= Thomas Richard Miles =

British psychologist (1923–2008)

Thomas Richard Miles, T. R. Miles, more usually Tim Miles, (11 March 1923 – 11 December 2008) was Emeritus professor of psychology at Bangor University.

His research career was devoted to the study of developmental dyslexia as a constitutional disorder, likely to be "a form of aphasia", to the recognition that children with dyslexia have special education needs and that there should be a statutory obligation of schools to meet these, and, with his wife Elaine, to the development and evaluation of teaching methods to provide such support.

One of the first students in the institute of experimental psychology at Oxford University, he was much influenced by the eminent experimental psychologist Oliver Zangwill. His first lectureship was at University College of North Wales, Bangor in the departments of education and philosophy in 1949. He was appointed as the first professor of the new Department of Psychology at Bangor in 1963. He was a founder member of the British Dyslexia Association in 1972, and served as one of its vice-presidents. In 1974 he founded the Bangor Dyslexia Unit (now the Miles Dyslexia Centre) to recruit teachers, to train them in multi-sensory methods of training, and to organise their work in the community, in collaboration with Gwynedd and Anglesey Local Education Authorities.

Data extracts:

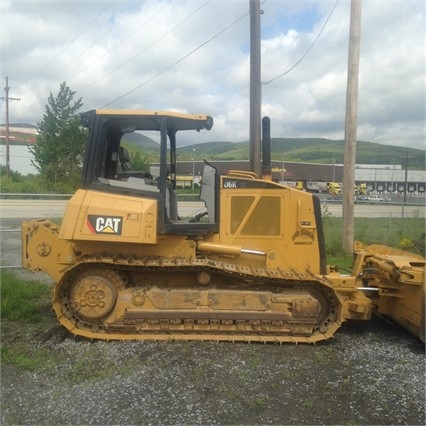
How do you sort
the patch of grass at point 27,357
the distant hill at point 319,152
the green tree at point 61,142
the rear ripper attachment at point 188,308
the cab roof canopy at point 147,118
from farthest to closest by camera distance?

---

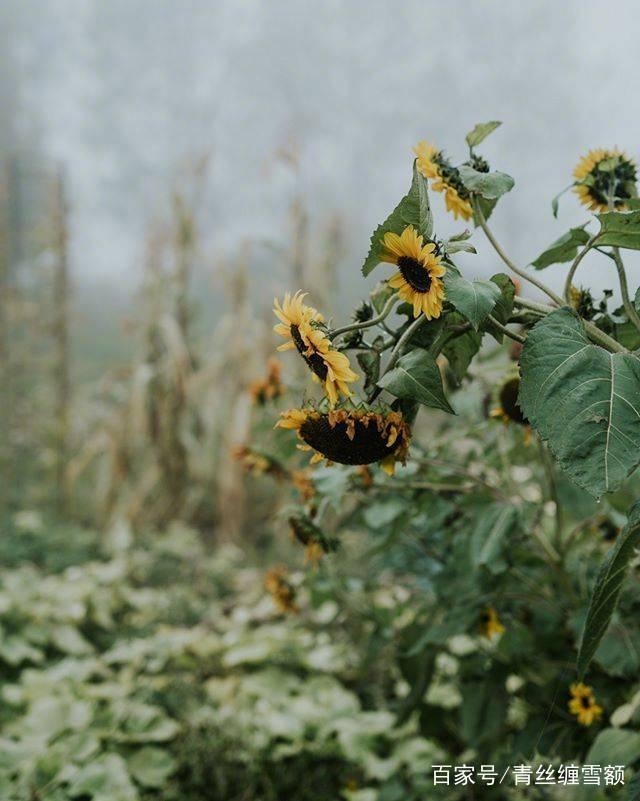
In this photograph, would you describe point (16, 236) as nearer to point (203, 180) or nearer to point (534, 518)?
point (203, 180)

Problem to solve:
Answer these about the text on Tim Miles above:
1. At which university was he emeritus professor of psychology?
2. Who worked with him on developing and evaluating teaching methods?
3. What is the Bangor Dyslexia Unit now called?

Response to the exercise:
1. Bangor University
2. His wife Elaine
3. The Miles Dyslexia Centre